Synthesis and characterization of a novel series of bis-linked diaza-18-crown-6 porphyrins

Abstract

The synthesis and physicochemical characterization of a novel family of ‘crowned-porphyrins’ is presented. The compounds uniquely possess a 5,15-di(2-alkylamidophenyl)etioporphyrin bis-linked to the nitrogens on opposite sides of a 1,4,10,13-tetraoxa-7,16-diazacyclooctadecane moiety. The size of the cavity in between the porphyrin and the diaza-18-crown-6 ring has been regulated by varying the length of the alkylamido linking units. The structures of 5 and 7 bear diacetamido linkers whereas 6 is linked via dipropionamido groups. The synthetic pathway presented is generalized such that a wide variety of useful porphyrin-based bis-macrocycles can be prepared. Products have been fully characterized by elemental analysis, mass spectrometry, spectrophotometry, ¹H NMR, ¹³C NMR and ¹H–¹³C heteronuclear correlation NMR spectroscopies. X-Ray structural data are presented for the free-base porphyrin 6 and the Zn^II porphyrin 7. The structural data confirm that the porphyrins and their diaza-18-crown-6 substituents adopt cofacial orientations.

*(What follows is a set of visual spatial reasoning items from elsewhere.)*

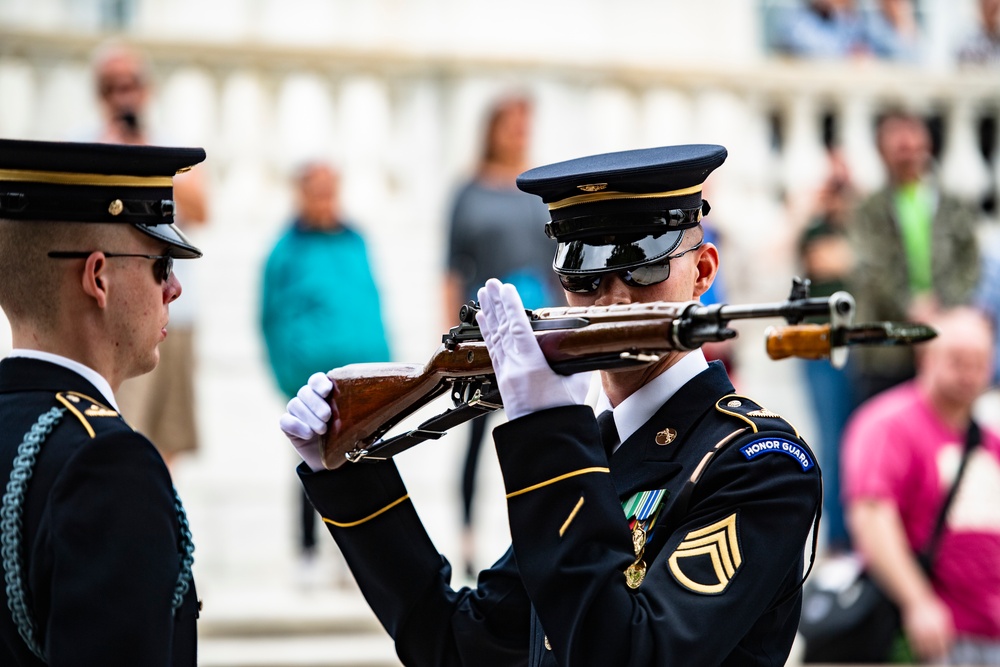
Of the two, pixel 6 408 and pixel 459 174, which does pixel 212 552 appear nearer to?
pixel 459 174

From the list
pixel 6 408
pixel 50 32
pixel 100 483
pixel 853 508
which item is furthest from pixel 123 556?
pixel 50 32

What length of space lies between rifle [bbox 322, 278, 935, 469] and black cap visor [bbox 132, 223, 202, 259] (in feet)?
1.33

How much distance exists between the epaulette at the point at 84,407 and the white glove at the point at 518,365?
2.40 feet

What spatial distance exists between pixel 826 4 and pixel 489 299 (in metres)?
8.36

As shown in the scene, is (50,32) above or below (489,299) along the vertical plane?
above

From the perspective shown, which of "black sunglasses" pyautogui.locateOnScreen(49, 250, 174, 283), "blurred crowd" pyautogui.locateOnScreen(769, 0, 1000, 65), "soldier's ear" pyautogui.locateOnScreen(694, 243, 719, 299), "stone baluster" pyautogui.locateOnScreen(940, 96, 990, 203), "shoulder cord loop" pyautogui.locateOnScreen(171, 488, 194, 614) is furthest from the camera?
"stone baluster" pyautogui.locateOnScreen(940, 96, 990, 203)

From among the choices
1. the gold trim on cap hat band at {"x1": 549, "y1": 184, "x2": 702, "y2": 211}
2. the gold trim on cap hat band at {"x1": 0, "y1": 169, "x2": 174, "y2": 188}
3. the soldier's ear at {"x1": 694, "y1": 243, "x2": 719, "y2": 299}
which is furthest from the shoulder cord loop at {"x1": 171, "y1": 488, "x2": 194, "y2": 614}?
the soldier's ear at {"x1": 694, "y1": 243, "x2": 719, "y2": 299}

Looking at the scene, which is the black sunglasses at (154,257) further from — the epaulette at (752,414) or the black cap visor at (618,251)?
the epaulette at (752,414)

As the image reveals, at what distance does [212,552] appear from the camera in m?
8.02

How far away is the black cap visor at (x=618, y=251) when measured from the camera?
3.07 metres

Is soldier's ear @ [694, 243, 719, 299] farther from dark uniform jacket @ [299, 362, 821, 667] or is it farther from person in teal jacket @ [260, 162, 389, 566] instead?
person in teal jacket @ [260, 162, 389, 566]

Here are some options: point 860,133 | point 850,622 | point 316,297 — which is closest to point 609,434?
point 850,622

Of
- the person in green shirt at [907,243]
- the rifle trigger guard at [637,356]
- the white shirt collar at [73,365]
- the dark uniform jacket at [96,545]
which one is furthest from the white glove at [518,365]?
the person in green shirt at [907,243]

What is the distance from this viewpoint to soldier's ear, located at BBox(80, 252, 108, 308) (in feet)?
9.86
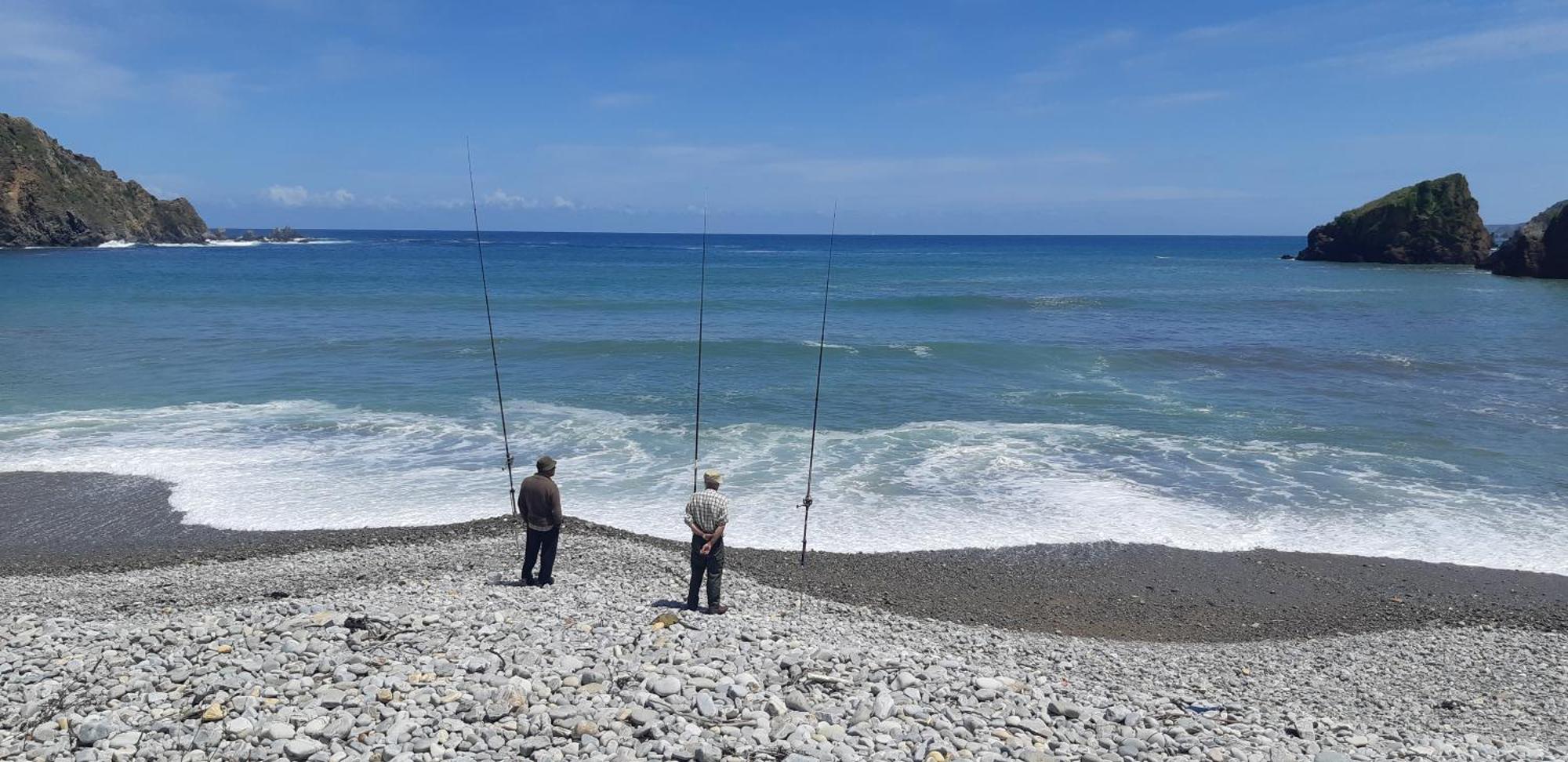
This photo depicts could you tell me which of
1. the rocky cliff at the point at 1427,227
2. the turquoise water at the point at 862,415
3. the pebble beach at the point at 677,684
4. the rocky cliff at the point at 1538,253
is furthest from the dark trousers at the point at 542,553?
the rocky cliff at the point at 1427,227

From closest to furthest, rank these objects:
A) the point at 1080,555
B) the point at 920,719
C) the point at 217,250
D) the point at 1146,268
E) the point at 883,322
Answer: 1. the point at 920,719
2. the point at 1080,555
3. the point at 883,322
4. the point at 1146,268
5. the point at 217,250

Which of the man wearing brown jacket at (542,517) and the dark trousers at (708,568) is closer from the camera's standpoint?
the dark trousers at (708,568)

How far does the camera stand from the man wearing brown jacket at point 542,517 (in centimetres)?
959

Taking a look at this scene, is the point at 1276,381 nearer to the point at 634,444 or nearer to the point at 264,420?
the point at 634,444

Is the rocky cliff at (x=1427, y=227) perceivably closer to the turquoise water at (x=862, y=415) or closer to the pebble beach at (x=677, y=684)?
the turquoise water at (x=862, y=415)

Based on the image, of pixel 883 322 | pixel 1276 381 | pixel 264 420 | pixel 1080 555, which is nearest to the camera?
pixel 1080 555

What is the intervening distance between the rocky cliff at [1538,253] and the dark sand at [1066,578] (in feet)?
225

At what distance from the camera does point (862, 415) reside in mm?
20719

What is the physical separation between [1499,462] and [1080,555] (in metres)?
9.62

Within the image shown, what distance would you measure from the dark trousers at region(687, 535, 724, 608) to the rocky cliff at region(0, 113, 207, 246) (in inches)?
4007

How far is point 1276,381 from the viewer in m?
25.7

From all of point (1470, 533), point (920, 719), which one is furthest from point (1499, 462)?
point (920, 719)

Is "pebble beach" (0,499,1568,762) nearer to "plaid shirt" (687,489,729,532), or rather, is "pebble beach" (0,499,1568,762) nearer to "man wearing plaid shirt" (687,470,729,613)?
"man wearing plaid shirt" (687,470,729,613)

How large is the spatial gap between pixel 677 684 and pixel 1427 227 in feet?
315
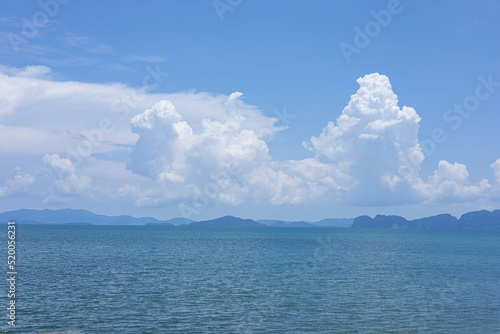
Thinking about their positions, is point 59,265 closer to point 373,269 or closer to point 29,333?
point 29,333

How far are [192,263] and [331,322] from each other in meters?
56.3

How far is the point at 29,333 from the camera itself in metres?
37.9

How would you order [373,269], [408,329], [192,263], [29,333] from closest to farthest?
[29,333] → [408,329] → [373,269] → [192,263]

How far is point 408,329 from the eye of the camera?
1633 inches

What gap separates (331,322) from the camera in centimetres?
4369

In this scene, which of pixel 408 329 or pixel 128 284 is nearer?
pixel 408 329

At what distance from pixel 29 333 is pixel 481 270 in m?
82.7

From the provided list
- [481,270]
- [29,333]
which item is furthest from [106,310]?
[481,270]

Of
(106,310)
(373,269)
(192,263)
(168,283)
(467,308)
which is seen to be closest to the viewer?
(106,310)

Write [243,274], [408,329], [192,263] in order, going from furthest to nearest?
[192,263] → [243,274] → [408,329]

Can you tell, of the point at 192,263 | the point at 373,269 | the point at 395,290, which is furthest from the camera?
the point at 192,263

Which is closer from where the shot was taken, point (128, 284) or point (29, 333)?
point (29, 333)

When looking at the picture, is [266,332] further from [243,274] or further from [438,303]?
[243,274]

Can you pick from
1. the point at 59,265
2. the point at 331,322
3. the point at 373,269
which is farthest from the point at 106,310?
the point at 373,269
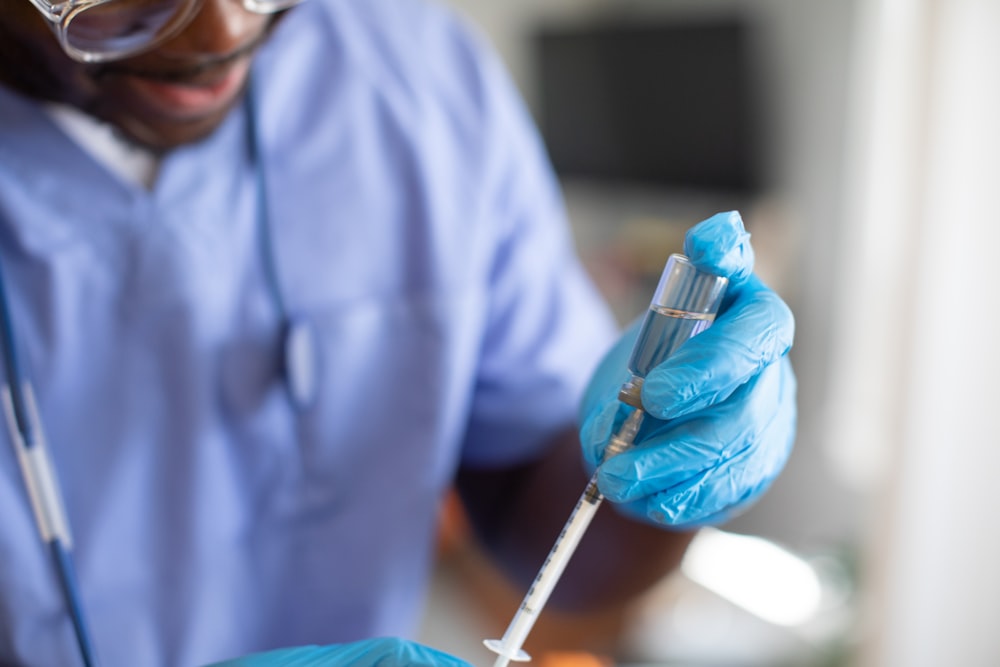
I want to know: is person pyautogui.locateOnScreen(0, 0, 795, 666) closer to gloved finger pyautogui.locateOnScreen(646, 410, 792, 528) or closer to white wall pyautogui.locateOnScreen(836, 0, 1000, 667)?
gloved finger pyautogui.locateOnScreen(646, 410, 792, 528)

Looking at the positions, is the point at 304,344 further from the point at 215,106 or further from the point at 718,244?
the point at 718,244

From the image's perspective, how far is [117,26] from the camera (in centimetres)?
54

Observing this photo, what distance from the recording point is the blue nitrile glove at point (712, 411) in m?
0.47

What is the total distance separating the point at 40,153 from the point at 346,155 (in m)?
0.23

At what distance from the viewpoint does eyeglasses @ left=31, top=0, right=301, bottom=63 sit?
1.67 feet

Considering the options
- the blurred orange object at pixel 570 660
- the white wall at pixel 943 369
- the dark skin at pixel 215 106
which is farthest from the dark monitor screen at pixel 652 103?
the dark skin at pixel 215 106

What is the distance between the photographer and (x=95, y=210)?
623 millimetres

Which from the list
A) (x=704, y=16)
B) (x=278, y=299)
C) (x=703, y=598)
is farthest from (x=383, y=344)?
(x=704, y=16)

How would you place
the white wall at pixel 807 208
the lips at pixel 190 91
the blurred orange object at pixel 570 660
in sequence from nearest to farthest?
the lips at pixel 190 91, the blurred orange object at pixel 570 660, the white wall at pixel 807 208

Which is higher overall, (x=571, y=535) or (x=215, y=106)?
(x=215, y=106)

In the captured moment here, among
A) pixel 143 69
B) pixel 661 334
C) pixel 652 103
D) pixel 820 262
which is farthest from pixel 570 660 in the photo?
pixel 652 103

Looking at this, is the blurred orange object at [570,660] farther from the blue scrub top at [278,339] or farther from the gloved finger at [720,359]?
the gloved finger at [720,359]

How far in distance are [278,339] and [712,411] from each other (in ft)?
1.11

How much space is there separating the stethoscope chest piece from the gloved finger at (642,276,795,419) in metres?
0.31
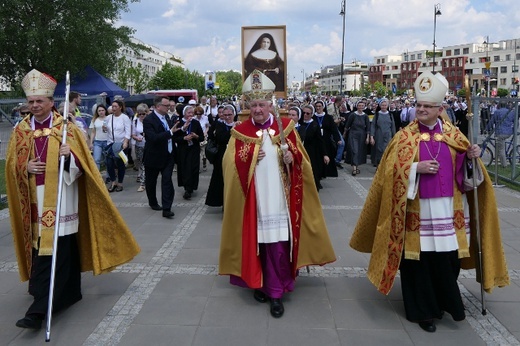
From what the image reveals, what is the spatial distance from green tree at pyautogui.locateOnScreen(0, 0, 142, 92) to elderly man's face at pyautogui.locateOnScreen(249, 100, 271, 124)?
853 inches

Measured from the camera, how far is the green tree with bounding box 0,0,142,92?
77.7 feet

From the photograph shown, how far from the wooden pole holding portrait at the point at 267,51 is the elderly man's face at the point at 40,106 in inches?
235

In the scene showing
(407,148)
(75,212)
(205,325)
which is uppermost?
(407,148)

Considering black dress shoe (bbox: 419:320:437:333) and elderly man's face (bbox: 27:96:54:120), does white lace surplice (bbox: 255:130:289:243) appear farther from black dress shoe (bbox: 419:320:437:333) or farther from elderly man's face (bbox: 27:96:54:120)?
elderly man's face (bbox: 27:96:54:120)

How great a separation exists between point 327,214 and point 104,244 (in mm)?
4523

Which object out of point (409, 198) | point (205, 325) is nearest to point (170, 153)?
point (205, 325)

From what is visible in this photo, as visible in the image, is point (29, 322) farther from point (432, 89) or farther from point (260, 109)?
point (432, 89)

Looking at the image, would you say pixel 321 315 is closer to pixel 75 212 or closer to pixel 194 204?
pixel 75 212

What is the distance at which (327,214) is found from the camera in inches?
326

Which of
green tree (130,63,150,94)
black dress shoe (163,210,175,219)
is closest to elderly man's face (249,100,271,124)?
black dress shoe (163,210,175,219)

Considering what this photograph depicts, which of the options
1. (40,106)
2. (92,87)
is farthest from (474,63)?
(40,106)

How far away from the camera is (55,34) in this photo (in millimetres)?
24484

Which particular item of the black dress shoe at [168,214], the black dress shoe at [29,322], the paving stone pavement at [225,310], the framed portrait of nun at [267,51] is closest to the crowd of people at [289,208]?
the black dress shoe at [29,322]

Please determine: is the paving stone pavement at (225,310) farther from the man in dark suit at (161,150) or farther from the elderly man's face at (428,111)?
the man in dark suit at (161,150)
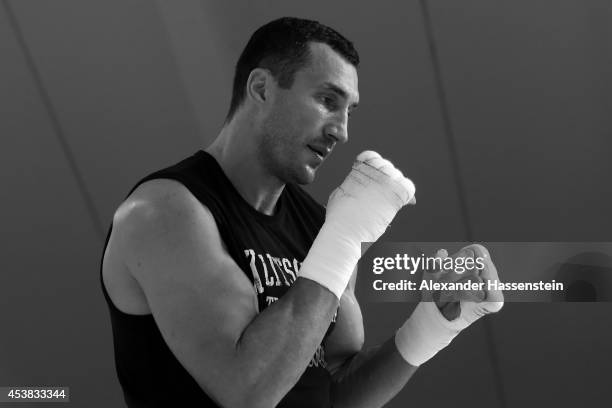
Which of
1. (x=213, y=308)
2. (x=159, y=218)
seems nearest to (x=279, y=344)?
(x=213, y=308)

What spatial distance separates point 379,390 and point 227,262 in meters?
0.47

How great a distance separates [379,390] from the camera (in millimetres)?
1405

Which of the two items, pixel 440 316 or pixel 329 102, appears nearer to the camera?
pixel 329 102

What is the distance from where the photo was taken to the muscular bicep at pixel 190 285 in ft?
3.35

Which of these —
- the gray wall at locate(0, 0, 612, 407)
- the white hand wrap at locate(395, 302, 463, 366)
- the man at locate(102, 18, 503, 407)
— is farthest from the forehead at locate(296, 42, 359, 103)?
the gray wall at locate(0, 0, 612, 407)

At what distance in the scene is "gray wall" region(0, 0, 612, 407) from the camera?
6.67 ft

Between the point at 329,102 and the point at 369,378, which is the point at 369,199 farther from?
the point at 369,378

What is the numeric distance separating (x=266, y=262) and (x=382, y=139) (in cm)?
101

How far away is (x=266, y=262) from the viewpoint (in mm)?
1174

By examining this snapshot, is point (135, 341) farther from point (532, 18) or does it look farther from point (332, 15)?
point (532, 18)

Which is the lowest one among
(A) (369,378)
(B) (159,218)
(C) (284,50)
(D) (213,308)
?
(A) (369,378)

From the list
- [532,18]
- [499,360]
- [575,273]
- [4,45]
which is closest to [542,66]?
[532,18]

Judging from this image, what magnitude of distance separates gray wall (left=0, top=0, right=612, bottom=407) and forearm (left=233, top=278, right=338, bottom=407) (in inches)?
42.8

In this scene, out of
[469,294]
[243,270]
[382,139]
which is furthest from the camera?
[382,139]
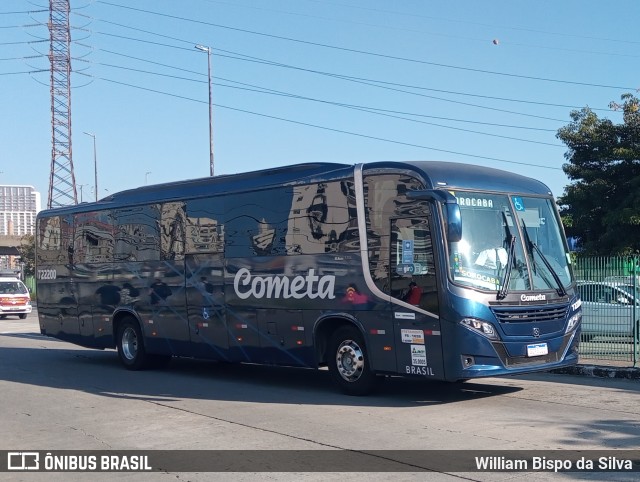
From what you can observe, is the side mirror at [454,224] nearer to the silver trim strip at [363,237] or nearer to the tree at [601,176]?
the silver trim strip at [363,237]

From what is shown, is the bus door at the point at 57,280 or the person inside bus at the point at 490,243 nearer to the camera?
the person inside bus at the point at 490,243

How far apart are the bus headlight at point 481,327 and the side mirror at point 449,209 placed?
3.50ft

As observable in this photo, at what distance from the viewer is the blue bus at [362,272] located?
11.0 m

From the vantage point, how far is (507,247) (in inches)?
451

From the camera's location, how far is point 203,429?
10.1 m

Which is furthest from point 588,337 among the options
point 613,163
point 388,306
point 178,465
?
point 613,163

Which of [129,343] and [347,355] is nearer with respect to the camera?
[347,355]

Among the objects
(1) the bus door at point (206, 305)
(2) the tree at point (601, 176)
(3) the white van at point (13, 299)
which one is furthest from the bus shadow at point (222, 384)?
(3) the white van at point (13, 299)

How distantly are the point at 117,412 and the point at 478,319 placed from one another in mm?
5127

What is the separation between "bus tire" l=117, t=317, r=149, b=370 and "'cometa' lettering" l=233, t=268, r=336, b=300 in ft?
11.0

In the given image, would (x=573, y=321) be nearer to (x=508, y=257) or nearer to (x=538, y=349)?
(x=538, y=349)

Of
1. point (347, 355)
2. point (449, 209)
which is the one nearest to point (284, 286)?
point (347, 355)

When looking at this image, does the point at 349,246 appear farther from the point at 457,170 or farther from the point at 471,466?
the point at 471,466

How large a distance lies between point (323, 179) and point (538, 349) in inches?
159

The size of the cavity between the macrocycles, while demonstrated to accommodate small molecules as shown by the binding of H₂O as an axial ligand to the central Zn^II ion in the crystal structure of 7, will probably not accommodate large ligands or substrates. Moreover, these compounds should allow sequential metallations to yield heterobimetallic species. Therefore, they are ideally suited for study as model systems for biologically important heme-dependent phenomena such as xenon-129 binding to myoglobin or the mimicking of processes related to the structure and function of cytochrome c oxidase.